* **Problem A**: In the article about Canada's largest non-bank lender, who serves as the company's president and CEO?
* **Problem B**: Reproduce the passage of the article about Canada's largest non-bank lender from "Canada’s largest non-bank" to "payments so far.".

* **Text shown**:
┌──

Canada’s largest non-bank lender says it is keeping a close eye on its mortgage borrowers, but hasn’t seen any “measurable issues” related to higher payments so far.
During the company’s recent third-quarter earnings release, President and CEO Jason Ellis said the lender is “keeping an eye” on both adjustable-rate mortgage borrowers and those who are renewing into higher rates.
“The swift increase in the prime rate will have had a material impact on the monthly payments of our adjustable-rate borrowers,” he said on First National’s conference call.
“[But] when I look at the mortgages that are 90 days in arrears, the percentage of those that are adjustable rate is actually smaller than the percentage of mortgages in the overall portfolio,” he added. “So, it’s early days yet, but to this point, there’s no indication that the adjustable-rate portfolio was having any difficulty adjusting.”
Ellis added that, overall, the 90-plus-day arrears rate for both its prime and Alt-A portfolios is at an all-time low, down even compared to the second quarter.

└──

* **Data to examine**:
┌──

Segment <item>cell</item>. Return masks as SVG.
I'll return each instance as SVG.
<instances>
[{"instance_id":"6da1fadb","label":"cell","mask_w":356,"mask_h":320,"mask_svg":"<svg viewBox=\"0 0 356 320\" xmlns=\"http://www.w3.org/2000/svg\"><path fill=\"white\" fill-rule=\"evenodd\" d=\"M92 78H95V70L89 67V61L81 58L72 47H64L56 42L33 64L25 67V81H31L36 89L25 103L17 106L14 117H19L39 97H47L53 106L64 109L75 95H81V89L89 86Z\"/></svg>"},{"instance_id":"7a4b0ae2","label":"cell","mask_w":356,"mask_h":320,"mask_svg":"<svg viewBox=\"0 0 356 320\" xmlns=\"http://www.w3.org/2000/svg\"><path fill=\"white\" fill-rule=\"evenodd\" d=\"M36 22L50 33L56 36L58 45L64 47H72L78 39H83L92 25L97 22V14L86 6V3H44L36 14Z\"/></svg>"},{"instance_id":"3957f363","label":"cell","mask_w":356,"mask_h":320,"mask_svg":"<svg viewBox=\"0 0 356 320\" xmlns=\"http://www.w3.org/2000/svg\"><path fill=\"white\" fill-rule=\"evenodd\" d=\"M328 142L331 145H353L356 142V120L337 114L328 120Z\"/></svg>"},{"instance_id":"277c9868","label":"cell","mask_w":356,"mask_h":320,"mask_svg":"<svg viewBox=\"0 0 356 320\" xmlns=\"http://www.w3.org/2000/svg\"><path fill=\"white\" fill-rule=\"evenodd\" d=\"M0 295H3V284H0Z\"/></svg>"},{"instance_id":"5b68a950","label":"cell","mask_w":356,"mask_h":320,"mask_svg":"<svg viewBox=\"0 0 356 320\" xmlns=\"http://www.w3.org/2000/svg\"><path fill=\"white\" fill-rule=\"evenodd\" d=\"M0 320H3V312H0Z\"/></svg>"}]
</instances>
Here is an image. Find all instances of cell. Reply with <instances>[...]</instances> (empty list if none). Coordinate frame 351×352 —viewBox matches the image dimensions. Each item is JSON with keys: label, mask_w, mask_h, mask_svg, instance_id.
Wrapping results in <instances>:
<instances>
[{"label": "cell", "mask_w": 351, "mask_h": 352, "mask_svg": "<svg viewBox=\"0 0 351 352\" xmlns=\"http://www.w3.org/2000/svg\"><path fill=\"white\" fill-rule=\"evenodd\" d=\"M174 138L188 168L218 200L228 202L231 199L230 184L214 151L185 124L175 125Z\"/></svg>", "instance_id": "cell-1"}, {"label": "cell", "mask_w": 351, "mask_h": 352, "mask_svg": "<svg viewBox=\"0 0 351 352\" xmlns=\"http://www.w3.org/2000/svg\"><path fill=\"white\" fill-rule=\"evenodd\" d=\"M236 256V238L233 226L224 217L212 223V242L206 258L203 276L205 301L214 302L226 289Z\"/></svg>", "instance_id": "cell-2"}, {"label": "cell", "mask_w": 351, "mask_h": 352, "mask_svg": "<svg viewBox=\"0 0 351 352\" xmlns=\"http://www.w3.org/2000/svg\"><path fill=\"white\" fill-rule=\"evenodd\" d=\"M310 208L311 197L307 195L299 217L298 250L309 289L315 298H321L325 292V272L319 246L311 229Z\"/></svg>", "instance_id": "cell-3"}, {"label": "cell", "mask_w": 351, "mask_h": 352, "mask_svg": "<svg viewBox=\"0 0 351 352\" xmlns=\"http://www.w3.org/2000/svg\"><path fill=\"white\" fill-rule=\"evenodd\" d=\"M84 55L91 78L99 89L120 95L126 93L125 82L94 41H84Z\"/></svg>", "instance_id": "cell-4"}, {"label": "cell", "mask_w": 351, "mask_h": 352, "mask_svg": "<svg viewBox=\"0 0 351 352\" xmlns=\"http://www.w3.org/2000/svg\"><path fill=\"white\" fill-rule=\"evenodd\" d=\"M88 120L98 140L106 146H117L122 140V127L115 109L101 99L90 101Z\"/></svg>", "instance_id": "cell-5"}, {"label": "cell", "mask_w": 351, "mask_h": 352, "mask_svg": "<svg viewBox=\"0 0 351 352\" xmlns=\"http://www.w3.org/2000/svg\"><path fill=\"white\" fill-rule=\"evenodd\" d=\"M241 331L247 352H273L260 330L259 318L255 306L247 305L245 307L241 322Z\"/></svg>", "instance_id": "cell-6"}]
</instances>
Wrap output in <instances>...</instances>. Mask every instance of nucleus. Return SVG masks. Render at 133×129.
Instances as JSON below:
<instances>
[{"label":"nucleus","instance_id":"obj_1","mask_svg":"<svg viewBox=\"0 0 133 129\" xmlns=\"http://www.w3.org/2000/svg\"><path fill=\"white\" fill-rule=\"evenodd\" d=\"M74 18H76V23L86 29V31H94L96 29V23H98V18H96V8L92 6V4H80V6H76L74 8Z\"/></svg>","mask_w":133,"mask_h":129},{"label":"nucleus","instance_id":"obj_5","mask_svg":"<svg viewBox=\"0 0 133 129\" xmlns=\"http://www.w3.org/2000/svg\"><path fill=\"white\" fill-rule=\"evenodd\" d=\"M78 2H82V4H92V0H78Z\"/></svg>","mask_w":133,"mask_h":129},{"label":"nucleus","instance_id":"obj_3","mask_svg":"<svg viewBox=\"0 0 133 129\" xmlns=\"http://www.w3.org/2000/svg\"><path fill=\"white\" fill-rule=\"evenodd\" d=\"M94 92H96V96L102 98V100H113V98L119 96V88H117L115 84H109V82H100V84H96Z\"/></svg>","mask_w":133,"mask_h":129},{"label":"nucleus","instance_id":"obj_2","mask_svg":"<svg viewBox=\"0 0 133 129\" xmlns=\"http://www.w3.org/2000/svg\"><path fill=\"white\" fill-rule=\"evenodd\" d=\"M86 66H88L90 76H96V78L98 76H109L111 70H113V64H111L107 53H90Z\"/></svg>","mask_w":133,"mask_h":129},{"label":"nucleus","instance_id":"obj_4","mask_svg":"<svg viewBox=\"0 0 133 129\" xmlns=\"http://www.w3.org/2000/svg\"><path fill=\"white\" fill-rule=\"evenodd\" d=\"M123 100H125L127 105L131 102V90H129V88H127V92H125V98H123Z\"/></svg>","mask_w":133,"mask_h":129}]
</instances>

└──

* **Answer space A**: Jason Ellis

* **Answer space B**:
Canada’s largest non-bank lender says it is keeping a close eye on its mortgage borrowers, but hasn’t seen any “measurable issues” related to higher payments so far.